## Task prompt
Copy the records from the line containing "Which item of" through the end of the records, including both ends and omitting the pictures. Leave the requests as they are, but scale every number in the answers (point coordinates and distances) by 2.25, rounding each result to the original number of decimal places with halves rounded up.

## Data to use

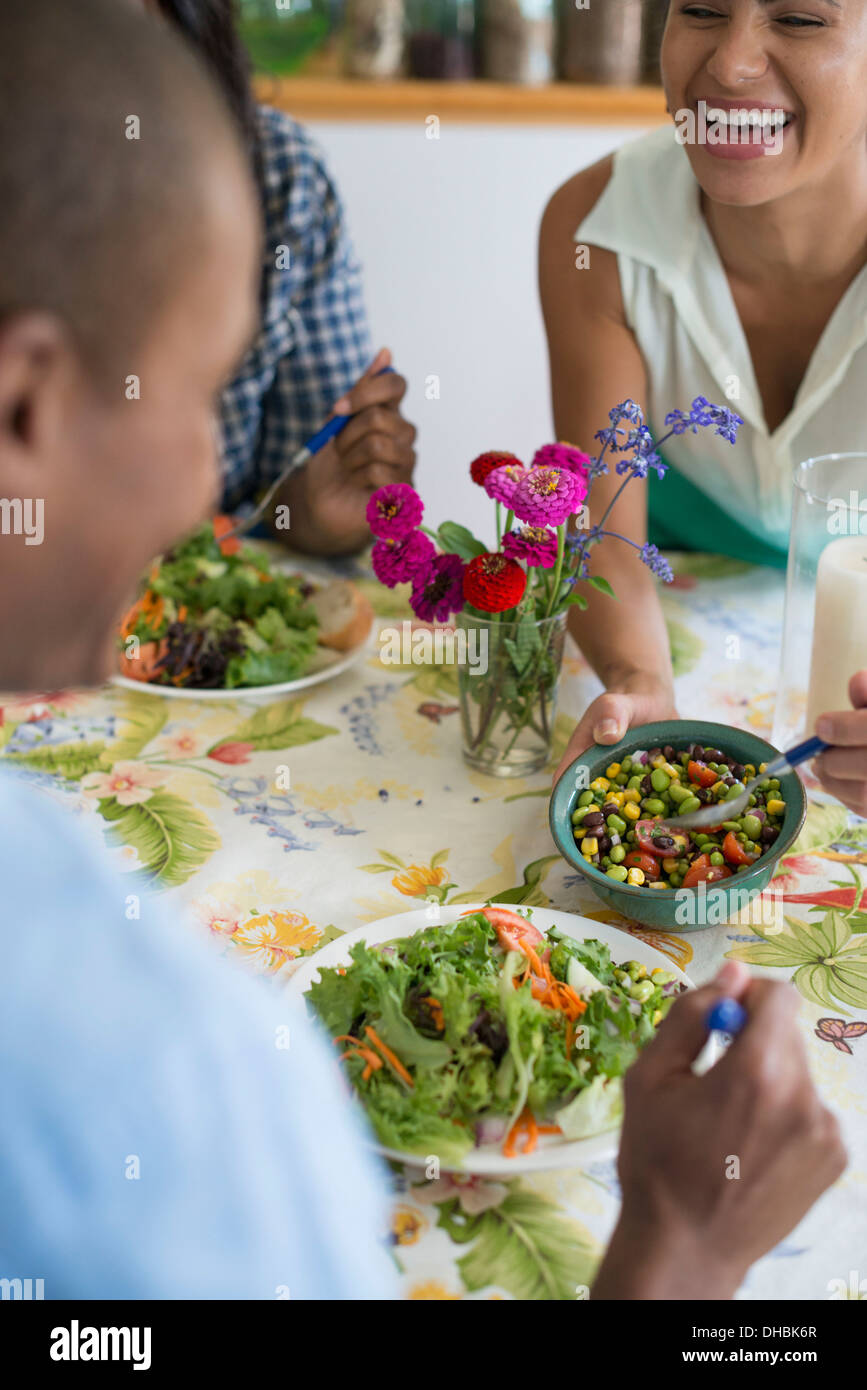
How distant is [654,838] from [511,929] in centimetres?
15

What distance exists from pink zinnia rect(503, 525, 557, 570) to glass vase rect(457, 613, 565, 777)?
0.07 metres

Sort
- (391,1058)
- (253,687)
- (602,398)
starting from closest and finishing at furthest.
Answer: (391,1058) < (253,687) < (602,398)

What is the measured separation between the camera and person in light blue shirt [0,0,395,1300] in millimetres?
468

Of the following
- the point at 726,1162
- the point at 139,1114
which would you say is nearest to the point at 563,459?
the point at 726,1162

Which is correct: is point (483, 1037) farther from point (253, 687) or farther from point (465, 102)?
point (465, 102)

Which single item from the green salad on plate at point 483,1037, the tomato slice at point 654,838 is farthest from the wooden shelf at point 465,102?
the green salad on plate at point 483,1037

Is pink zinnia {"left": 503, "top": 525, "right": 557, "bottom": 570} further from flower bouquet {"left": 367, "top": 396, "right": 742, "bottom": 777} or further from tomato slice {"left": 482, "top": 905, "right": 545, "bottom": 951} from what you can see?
tomato slice {"left": 482, "top": 905, "right": 545, "bottom": 951}

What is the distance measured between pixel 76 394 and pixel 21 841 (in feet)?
0.60

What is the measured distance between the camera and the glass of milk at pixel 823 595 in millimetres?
1078

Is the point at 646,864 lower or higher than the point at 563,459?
lower

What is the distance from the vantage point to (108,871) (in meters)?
0.54

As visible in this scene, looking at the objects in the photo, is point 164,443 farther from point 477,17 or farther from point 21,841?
point 477,17

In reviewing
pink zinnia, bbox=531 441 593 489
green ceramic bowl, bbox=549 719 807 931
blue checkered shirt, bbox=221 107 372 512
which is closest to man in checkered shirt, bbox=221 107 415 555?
blue checkered shirt, bbox=221 107 372 512
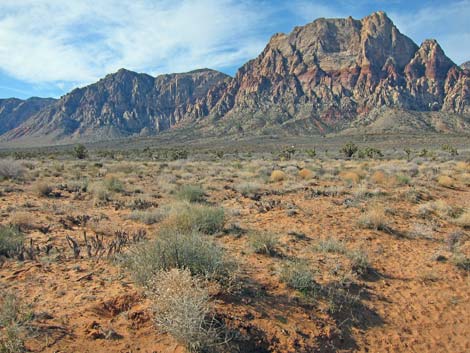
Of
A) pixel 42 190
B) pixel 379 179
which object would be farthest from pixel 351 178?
pixel 42 190

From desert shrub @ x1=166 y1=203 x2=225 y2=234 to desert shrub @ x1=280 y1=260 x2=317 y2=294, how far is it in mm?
2768

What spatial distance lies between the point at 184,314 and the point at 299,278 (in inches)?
99.9

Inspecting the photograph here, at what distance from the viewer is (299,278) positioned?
19.7ft

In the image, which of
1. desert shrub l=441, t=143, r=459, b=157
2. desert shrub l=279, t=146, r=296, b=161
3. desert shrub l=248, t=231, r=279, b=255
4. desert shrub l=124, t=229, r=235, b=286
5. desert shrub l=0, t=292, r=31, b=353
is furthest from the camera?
desert shrub l=279, t=146, r=296, b=161

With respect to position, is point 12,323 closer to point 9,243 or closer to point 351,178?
point 9,243

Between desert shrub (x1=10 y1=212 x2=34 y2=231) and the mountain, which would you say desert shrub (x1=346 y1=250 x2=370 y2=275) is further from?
the mountain

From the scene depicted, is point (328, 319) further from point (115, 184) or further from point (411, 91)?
point (411, 91)

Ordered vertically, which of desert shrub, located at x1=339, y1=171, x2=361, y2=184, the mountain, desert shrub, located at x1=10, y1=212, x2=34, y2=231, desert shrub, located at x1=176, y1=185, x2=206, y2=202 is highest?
the mountain

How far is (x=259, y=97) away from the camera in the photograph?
174125mm

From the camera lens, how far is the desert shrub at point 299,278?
5949mm

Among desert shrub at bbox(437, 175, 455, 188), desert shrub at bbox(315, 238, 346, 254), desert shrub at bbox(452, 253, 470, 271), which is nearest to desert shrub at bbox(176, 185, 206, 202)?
desert shrub at bbox(315, 238, 346, 254)

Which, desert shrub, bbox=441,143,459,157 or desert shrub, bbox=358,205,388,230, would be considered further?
desert shrub, bbox=441,143,459,157

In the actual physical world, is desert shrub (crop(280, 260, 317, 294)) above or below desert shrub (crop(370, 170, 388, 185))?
above

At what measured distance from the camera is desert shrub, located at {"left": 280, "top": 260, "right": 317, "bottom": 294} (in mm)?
5949
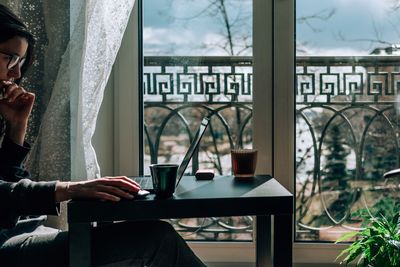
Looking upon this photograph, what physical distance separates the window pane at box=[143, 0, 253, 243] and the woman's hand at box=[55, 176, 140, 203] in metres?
0.82

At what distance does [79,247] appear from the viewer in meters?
1.32

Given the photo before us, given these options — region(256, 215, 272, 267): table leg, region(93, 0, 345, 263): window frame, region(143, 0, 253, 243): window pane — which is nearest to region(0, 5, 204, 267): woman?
region(256, 215, 272, 267): table leg

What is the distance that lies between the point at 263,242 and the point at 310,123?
0.60m

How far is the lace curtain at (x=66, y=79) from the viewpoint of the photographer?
1.77m

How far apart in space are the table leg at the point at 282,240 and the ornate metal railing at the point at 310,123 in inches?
28.7

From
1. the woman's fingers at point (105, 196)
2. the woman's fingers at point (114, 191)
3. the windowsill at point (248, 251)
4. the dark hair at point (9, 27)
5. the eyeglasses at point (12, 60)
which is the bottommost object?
the windowsill at point (248, 251)

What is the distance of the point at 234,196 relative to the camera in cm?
143

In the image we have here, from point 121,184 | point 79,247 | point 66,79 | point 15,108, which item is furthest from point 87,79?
point 79,247

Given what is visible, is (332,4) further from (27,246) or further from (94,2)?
(27,246)

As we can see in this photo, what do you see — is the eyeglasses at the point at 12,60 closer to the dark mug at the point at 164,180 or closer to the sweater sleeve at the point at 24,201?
the sweater sleeve at the point at 24,201

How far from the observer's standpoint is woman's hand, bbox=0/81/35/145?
1.62 metres

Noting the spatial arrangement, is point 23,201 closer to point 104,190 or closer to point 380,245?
point 104,190

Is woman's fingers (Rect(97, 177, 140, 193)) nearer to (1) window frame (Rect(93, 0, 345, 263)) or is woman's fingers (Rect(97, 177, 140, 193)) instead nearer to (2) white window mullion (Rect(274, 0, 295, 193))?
(1) window frame (Rect(93, 0, 345, 263))

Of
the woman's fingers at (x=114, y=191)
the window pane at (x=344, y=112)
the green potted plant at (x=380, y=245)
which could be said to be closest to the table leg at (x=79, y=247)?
the woman's fingers at (x=114, y=191)
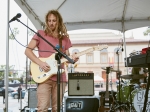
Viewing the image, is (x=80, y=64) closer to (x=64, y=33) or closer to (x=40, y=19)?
(x=40, y=19)

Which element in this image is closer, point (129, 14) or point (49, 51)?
point (49, 51)

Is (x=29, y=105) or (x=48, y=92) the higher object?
(x=48, y=92)

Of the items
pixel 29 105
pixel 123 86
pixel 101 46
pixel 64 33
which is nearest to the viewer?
pixel 64 33

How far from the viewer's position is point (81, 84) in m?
3.35

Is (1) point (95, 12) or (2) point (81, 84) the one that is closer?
(2) point (81, 84)

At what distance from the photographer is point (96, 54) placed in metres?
22.4

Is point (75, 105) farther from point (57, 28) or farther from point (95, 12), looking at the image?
point (95, 12)

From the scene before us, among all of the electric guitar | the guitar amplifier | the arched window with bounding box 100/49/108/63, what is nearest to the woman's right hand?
the electric guitar

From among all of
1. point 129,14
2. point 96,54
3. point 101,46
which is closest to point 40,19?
point 129,14

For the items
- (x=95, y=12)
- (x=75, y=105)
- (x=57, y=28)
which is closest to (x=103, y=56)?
(x=95, y=12)

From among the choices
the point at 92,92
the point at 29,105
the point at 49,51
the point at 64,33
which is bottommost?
the point at 29,105

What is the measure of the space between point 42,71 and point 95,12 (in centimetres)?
455

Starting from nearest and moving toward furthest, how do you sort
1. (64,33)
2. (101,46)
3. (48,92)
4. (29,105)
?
(48,92) < (64,33) < (101,46) < (29,105)

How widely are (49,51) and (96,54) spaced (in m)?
20.5
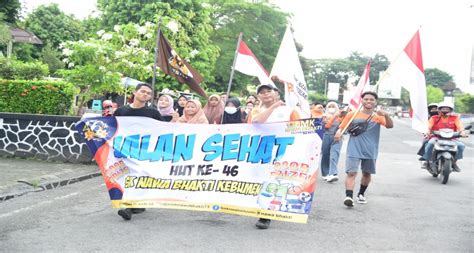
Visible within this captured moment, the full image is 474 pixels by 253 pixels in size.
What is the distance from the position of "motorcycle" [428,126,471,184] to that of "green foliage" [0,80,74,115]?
7.50 m

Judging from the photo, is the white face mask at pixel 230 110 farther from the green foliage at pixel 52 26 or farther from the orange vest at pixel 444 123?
the green foliage at pixel 52 26

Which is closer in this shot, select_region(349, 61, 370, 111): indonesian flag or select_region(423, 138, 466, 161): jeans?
select_region(349, 61, 370, 111): indonesian flag

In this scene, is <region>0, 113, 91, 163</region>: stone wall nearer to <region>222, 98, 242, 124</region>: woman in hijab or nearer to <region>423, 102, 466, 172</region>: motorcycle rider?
<region>222, 98, 242, 124</region>: woman in hijab

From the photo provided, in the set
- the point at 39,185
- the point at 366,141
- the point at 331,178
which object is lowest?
the point at 39,185

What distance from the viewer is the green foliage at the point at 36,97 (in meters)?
12.2

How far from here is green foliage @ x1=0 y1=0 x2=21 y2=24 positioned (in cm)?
1521

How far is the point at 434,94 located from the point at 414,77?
4935 inches

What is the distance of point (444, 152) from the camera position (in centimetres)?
1116

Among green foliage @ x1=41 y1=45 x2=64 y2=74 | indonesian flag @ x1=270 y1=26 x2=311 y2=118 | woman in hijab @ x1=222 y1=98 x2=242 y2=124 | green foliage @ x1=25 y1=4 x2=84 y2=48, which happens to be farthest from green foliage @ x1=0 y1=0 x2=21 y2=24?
green foliage @ x1=25 y1=4 x2=84 y2=48

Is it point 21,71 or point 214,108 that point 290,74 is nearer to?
point 214,108

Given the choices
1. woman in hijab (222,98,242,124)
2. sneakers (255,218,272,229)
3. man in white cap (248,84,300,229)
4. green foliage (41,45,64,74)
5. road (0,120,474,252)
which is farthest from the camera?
green foliage (41,45,64,74)

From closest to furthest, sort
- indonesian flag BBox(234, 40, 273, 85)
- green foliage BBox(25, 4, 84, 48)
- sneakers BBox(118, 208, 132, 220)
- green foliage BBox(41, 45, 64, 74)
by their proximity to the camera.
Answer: sneakers BBox(118, 208, 132, 220)
indonesian flag BBox(234, 40, 273, 85)
green foliage BBox(41, 45, 64, 74)
green foliage BBox(25, 4, 84, 48)

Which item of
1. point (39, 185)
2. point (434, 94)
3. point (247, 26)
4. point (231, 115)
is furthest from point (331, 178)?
point (434, 94)

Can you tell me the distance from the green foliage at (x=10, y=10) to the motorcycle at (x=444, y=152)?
35.4ft
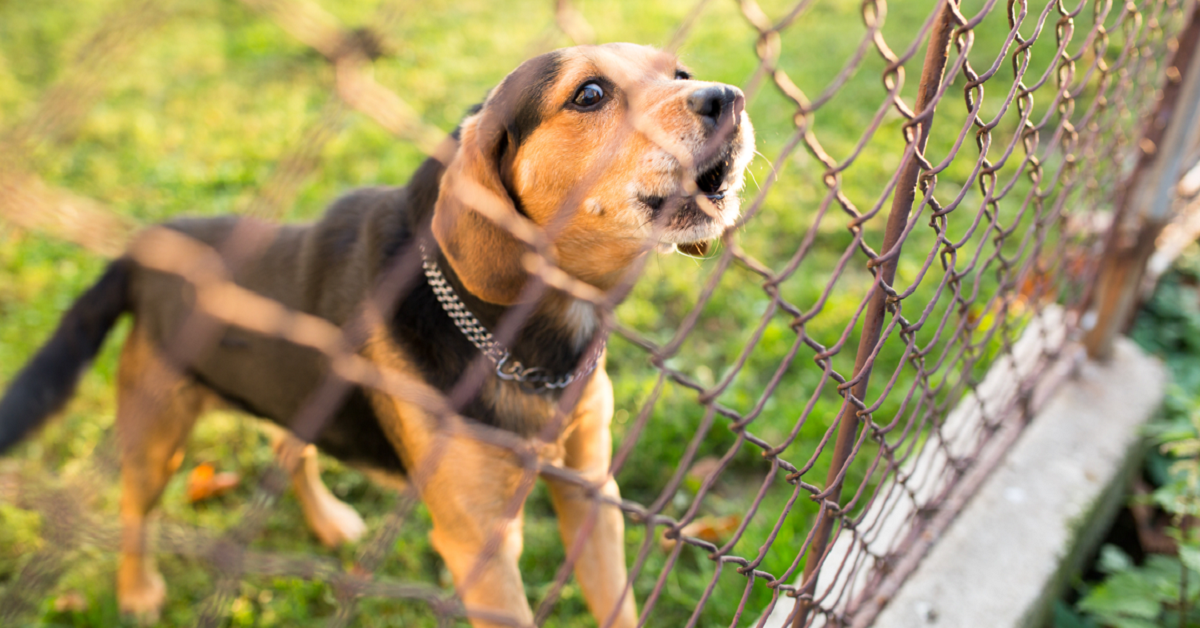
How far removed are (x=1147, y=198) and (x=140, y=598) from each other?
443 cm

## Finished exercise
Which item of
1. point (39, 185)
2. point (434, 94)
3. point (247, 26)
4. point (231, 115)
is furthest from point (331, 178)?
point (977, 212)

Can you tell me the distance from the green foliage at (x=10, y=10) to the motorcycle at (x=444, y=152)?
79.7ft
How far removed are (x=1147, y=198) and (x=140, y=598) from each other?
997 cm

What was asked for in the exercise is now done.